Assignment:
From the data below, repeat exactly the lines from the line with "border-radius: 999px;" to the line with "width: 7px;", both included.

Recorded information:

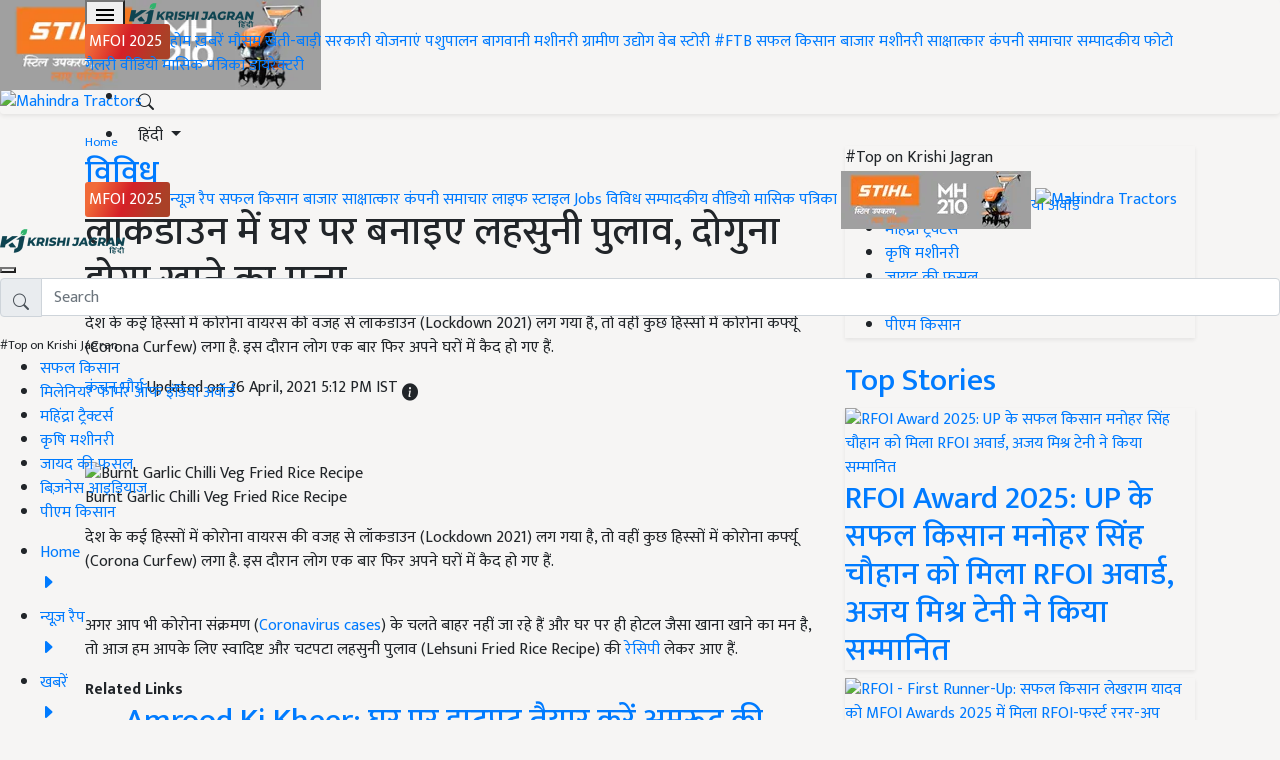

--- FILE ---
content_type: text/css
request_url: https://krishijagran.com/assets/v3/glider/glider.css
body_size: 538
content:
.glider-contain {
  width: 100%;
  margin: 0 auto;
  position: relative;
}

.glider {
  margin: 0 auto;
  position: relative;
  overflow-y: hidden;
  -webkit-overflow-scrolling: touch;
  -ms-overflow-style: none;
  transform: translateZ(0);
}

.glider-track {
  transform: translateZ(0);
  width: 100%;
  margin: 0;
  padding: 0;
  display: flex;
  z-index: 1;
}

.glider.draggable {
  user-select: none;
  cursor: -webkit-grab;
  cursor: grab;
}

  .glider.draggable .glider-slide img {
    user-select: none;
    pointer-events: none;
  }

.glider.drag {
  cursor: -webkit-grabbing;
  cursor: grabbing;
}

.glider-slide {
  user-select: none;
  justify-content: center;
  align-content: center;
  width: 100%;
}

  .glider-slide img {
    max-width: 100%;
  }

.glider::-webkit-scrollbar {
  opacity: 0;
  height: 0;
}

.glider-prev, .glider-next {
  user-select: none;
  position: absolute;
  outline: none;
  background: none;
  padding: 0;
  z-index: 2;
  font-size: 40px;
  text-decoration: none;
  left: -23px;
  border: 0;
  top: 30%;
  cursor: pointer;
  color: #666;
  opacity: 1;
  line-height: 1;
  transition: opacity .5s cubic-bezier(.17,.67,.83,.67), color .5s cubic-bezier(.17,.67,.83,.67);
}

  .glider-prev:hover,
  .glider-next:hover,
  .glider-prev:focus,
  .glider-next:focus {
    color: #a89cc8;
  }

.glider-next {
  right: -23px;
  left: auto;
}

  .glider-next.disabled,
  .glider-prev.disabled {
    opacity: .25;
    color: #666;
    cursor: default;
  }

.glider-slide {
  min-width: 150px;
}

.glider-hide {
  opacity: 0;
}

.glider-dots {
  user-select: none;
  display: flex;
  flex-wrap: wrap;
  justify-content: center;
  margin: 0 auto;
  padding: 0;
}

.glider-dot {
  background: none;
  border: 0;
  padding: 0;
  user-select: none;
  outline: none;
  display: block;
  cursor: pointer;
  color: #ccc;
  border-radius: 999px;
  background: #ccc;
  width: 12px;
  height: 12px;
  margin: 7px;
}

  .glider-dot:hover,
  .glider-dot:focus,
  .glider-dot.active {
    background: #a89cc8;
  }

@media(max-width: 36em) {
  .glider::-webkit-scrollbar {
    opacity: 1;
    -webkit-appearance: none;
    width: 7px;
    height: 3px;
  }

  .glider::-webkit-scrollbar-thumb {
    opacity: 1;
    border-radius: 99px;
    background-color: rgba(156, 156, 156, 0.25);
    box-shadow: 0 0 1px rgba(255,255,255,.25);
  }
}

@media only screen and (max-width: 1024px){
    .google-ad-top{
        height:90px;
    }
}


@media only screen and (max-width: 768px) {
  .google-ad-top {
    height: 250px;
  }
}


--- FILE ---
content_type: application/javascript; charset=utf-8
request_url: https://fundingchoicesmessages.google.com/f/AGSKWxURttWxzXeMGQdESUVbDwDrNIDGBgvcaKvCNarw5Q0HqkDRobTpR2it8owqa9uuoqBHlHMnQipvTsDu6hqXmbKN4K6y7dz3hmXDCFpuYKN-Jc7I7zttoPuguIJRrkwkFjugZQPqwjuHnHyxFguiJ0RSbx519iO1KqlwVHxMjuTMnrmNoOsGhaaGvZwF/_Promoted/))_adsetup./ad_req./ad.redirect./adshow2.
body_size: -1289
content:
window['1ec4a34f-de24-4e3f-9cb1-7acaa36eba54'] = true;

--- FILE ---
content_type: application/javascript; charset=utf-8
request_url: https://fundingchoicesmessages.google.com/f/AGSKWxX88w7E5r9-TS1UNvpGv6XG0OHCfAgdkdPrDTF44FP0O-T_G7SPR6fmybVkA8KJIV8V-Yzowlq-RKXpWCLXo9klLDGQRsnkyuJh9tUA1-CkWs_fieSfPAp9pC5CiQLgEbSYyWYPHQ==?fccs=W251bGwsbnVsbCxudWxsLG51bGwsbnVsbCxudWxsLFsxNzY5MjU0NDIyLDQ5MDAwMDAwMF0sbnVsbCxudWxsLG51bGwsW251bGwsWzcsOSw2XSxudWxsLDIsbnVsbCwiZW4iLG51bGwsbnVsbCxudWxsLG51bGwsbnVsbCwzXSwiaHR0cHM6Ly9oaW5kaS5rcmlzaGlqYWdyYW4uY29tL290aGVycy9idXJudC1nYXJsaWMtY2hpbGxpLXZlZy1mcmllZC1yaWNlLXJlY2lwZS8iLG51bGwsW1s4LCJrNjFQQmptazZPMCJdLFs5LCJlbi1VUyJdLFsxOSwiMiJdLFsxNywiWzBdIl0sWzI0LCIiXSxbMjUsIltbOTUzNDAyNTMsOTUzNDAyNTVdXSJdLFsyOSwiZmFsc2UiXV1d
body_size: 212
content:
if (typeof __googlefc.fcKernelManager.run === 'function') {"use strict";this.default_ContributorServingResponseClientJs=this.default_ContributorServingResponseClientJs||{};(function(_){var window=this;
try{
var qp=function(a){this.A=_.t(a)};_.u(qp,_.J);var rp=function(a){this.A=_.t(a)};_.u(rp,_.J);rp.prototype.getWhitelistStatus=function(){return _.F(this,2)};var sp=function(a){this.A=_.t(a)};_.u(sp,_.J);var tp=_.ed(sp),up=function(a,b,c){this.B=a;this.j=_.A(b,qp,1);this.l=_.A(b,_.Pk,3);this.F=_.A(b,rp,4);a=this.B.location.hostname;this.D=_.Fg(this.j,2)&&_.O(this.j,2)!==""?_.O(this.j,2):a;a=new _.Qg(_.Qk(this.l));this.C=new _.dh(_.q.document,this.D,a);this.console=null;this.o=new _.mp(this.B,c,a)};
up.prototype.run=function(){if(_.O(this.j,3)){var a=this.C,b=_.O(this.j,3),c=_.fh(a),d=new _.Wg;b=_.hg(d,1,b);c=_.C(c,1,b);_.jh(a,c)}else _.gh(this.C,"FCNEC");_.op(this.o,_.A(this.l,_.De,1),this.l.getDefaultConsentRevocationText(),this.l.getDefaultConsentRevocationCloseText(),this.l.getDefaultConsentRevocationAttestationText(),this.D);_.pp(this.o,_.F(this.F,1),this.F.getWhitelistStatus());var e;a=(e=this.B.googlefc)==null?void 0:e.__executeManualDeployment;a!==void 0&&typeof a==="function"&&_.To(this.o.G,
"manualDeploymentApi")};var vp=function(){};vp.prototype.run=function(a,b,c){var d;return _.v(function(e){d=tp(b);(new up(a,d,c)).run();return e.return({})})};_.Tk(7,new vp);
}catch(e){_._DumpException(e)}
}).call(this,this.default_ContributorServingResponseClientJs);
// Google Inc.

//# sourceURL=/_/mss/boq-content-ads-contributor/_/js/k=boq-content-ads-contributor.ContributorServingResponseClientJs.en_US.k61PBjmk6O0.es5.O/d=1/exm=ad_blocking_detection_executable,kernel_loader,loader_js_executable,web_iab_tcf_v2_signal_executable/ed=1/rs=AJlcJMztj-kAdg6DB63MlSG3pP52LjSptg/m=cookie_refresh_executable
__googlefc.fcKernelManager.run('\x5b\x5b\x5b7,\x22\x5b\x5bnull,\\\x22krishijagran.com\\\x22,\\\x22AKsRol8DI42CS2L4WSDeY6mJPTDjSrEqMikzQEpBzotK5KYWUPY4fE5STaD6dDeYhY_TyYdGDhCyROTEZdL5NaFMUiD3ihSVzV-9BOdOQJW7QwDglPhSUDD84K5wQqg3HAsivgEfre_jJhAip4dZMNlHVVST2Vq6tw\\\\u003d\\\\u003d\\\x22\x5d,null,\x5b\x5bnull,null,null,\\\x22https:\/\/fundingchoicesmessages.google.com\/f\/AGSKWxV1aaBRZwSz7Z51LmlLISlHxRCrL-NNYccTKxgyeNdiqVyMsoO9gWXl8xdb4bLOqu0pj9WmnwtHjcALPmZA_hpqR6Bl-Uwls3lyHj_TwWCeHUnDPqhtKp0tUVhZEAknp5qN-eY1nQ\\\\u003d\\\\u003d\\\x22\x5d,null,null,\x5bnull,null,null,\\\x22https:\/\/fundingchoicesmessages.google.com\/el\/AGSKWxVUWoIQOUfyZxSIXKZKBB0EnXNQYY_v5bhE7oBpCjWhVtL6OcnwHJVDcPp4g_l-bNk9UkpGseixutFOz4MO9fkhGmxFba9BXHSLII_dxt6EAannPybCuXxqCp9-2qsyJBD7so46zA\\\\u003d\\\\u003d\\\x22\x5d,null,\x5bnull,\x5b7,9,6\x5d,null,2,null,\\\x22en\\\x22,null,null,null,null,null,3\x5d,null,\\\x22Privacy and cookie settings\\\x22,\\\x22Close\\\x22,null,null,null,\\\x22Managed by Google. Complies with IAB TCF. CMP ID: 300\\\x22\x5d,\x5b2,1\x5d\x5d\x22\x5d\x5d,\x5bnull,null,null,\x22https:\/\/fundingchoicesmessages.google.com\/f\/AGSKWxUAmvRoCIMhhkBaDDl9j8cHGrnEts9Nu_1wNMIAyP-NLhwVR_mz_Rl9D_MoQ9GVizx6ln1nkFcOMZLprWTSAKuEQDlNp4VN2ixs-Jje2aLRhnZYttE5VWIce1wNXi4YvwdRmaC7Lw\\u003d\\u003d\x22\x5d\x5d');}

Completed exercise:
  border-radius: 999px;
  background: #ccc;
  width: 12px;
  height: 12px;
  margin: 7px;
}

  .glider-dot:hover,
  .glider-dot:focus,
  .glider-dot.active {
    background: #a89cc8;
  }

@media(max-width: 36em) {
  .glider::-webkit-scrollbar {
    opacity: 1;
    -webkit-appearance: none;
    width: 7px;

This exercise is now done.